BRIEF -> Filter the records below down to lines containing "genus".

PROVIDED MATERIAL ->
------
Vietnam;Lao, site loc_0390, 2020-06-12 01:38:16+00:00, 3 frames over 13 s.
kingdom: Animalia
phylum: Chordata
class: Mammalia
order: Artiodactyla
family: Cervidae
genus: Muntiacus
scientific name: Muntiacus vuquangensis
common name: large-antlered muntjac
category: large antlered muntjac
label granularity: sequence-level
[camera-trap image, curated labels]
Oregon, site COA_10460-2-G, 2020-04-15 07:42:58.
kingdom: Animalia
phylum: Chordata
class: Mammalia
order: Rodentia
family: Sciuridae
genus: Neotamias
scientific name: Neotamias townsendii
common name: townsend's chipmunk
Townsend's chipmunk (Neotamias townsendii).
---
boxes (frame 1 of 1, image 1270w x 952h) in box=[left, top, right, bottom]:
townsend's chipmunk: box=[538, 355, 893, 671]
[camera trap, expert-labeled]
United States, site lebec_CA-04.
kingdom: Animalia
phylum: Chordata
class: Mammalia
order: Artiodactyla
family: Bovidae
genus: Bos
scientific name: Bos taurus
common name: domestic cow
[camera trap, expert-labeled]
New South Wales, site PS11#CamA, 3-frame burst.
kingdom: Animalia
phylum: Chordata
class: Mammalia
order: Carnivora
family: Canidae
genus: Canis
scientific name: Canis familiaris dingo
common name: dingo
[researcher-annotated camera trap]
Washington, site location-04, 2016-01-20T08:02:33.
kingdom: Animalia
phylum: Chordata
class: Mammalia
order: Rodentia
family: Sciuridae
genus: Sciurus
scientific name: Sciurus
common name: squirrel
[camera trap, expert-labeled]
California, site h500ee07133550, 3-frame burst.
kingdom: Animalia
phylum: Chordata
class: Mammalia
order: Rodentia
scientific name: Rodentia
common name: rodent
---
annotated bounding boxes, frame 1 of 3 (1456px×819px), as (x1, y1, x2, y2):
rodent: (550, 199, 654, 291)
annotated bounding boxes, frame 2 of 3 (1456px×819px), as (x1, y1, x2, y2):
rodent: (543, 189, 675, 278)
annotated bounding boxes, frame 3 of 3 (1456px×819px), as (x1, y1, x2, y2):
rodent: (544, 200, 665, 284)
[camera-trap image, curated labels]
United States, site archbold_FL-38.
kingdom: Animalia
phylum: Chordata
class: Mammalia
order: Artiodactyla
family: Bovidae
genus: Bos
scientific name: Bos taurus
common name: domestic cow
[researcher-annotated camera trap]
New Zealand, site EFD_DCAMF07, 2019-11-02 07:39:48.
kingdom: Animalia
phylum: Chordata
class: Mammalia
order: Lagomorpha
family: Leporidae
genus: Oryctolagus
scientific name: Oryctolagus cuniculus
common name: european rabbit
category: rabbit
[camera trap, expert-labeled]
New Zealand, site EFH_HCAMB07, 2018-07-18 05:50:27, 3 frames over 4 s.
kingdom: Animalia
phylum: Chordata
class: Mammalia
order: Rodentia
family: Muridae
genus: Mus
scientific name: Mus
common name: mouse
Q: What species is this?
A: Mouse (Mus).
------
RESULT OF THE TASK ->
genus: Muntiacus
genus: Neotamias
genus: Bos
genus: Canis
genus: Sciurus
genus: Bos
genus: Oryctolagus
genus: Mus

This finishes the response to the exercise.